■ Written exercise
Repeat exactly the lines from the line containing "In this picture, which" to the last line of the listing, including both.
---- Given data
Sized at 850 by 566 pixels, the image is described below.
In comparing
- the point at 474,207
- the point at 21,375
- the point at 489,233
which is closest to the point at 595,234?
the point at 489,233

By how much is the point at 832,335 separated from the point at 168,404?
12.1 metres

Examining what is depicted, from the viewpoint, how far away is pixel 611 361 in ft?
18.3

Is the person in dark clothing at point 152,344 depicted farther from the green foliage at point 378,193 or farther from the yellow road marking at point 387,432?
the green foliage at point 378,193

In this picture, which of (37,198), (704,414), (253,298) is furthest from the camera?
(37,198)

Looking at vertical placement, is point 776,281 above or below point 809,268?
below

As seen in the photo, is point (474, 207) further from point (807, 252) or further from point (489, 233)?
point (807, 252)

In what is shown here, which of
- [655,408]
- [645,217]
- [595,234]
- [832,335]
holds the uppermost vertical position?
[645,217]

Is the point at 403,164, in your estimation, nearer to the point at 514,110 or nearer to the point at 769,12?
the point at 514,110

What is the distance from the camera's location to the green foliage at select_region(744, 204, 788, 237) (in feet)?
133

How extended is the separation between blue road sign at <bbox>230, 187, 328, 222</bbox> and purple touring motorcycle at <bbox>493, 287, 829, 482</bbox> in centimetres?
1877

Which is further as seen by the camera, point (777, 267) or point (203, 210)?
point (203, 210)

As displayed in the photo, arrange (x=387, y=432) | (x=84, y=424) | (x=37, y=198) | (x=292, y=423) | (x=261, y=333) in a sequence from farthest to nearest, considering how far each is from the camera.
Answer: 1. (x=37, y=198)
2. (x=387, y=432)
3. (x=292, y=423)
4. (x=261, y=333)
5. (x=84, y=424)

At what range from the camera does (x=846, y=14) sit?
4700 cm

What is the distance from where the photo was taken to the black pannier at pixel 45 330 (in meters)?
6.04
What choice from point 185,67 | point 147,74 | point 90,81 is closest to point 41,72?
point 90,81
--------
■ Correct response
In this picture, which of (37,198), (704,414), (253,298) is furthest from the camera?
(37,198)

Looking at vertical placement, is point 776,281 above or below point 809,268?
below

As seen in the photo, is point (474, 207) further from point (807, 252) or further from point (489, 233)?
point (807, 252)

In what is shown here, which of
- [655,408]
- [645,217]
- [595,234]
- [832,335]
holds the uppermost vertical position?
[645,217]

Is the point at 403,164, in your estimation, nearer to the point at 514,110 or nearer to the point at 769,12?
the point at 514,110

What is the distance from the camera's location to the green foliage at select_region(744, 204, 788, 237) (in feet)?
133

How extended is the separation between blue road sign at <bbox>230, 187, 328, 222</bbox> and purple touring motorcycle at <bbox>493, 287, 829, 482</bbox> in centimetres?
1877

Which is further as seen by the camera, point (777, 267) or point (203, 210)?
point (203, 210)

As displayed in the photo, arrange (x=387, y=432) | (x=84, y=424) | (x=37, y=198) | (x=292, y=423) | (x=261, y=333) in a sequence from farthest to nearest, considering how far each is from the camera.
Answer: 1. (x=37, y=198)
2. (x=387, y=432)
3. (x=292, y=423)
4. (x=261, y=333)
5. (x=84, y=424)

At what range from the camera does (x=846, y=14) sit?
4700 cm

What is the distance from where the photo was taken to the black pannier at pixel 45 330 (in meters)?
6.04
What choice from point 185,67 | point 147,74 | point 90,81 is closest to point 41,72?
point 90,81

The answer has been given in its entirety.